Seuls les plus riches de nos voisins ont les moyens de mourir en Suisse
Responsable éditorial de reformes.ch, Guillaume Henchoz revient sur le suicide assisté en Suisse d'un DJ italien.
Fabiano Antoniani, connu sous le nom de DJ Fabo est mort en exil, en Suisse, le 27 février 2017. Tétraplégique et aveugle, à la suite d’un accident de voiture survenu en 2014, l’Italien a passé la frontière pour bénéficier du soutien de l’association Dignitas et mettre fin à ses jours, car l’Italie lui a toujours refusé ce droit.
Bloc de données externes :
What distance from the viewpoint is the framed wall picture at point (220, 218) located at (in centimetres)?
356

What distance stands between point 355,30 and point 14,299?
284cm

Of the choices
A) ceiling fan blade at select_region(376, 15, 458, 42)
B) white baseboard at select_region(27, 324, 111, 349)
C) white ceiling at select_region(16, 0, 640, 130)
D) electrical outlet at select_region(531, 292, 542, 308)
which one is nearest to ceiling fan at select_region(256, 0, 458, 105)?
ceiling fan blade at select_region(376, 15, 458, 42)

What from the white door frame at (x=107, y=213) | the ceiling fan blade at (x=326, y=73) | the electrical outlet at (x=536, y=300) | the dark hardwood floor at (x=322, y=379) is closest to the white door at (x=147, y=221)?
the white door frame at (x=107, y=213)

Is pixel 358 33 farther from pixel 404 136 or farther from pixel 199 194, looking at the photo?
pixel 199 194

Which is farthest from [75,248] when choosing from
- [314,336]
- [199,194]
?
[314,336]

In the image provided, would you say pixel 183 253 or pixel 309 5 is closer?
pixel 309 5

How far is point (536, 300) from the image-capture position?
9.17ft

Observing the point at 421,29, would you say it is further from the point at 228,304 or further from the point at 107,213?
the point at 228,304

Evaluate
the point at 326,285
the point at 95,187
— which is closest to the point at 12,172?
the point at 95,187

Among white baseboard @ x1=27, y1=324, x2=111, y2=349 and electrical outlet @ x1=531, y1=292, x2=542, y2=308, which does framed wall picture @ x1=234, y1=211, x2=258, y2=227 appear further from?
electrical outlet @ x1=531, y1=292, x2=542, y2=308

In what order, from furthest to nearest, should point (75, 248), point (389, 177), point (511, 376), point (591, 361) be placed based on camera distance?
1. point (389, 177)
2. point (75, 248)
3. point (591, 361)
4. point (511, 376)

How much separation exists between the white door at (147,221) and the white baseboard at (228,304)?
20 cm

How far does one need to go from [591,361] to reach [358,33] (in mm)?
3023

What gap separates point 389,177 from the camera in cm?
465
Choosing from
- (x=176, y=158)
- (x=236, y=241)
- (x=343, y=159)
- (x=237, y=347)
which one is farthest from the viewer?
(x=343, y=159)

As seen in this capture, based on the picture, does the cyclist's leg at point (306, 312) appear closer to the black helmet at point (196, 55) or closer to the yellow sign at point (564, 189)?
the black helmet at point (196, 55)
L’euthanasie active est toujours considérée comme un crime passible d’un emprisonnement compris entre 5 et 16 ans en Italie. Passons rapidement sur le fait qu’il parait incohérent de vouloir enfermer une personne soupçonnée de vouloir mettre fin à ses jours. Fabiano était de toute façon déjà en prison depuis son accident: «Je me sens dans une cage. Je voudrais pouvoir choisir de mourir sans souffrir», avait-il écrit en janvier au président de la République, Sergio Mattarella.
Si son cas a été médiatisé, c’est peut-être parce qu’il était déjà une figure connue avant d’entamer un long combat dans son pays afin d’obtenir le droit d’en terminer avec la vie. Le long chemin de croix de Fabiano Antoniani a relancé le débat en Italie. A l’échelle européenne, il n’y a hélas pas de consensus sur la question. La Belgique, les Pays-Bas et le Luxembourg ont des lois permettant de pratiquer le l’euthanasie active, une pratique du suicide assisté qui nécessite l’aide d’un tiers administrant une substance létale. La France, Le Royaume-Uni, et l’Allemagne acceptent certaines formes d’euthanasie passive, soit le renoncement aux traitements médicamenteux, alors que des pays de tradition catholique comme la Pologne, l’Italie ou l’Irlande ont opté pour une interdiction totale de telles pratiques. Exception notable, l’Espagne, de son côté, tolère l’euthanasie passive. En Suisse, l’aide au suicide est autorisée pour autant que la personne qui souhaite mettre fin à ses jours puisse elle-même déclencher sa mort.
Conséquence de ce malheureux dissensus européen, une sorte de «tourisme de la mort» est peut-être en train de voir le jour. En 2016, pas moins de 150 Italiens ont passé la frontière pour venir mourir en Suisse. Un récent article du Courrier/La Liberté pointe des pratiques au Tessin qui font frémir. L’association Liberty Life offre ses services aux étrangers désireux de mettre fin à leur vie. Le mari d’une Turinoise qui avait fait appel à cette association aurait payé 13’000 euros pour l’euthanasie de son épouse. On est bien au-dessus de l’estimation effectuée par le responsable d’Exit suisse italienne qui évalue les frais d’une euthanasie à environ 7000 francs. Le Code pénal suisse stipule que l’aide au suicide est punissable si elle est motivée par un «mobile égoïste». En mars dernier, le député socialiste Raoul Ghisletta a interpellé le Grand Conseil tessinois, invitant les autorités cantonales à prendre des mesures afin d’éviter les abus et à mettre son nez dans la gestion financière des structures en place.
Cette pratique du suicide assisté a ceci de choquant qu’elle s’adresse à une catégorie de personnes relativement aisées. Seuls les plus riches de nos voisins ont les moyens de mourir en Suisse. On peut espérer à l’avenir que les pouvoirs publics vont suivre de manière très attentive le sujet. Mais le seul véritable moyen d’endiguer cette injustice réside dans une harmonisation des législations européennes sur le sujet. Bref, on est encore loin d’être tous égaux devant la mort!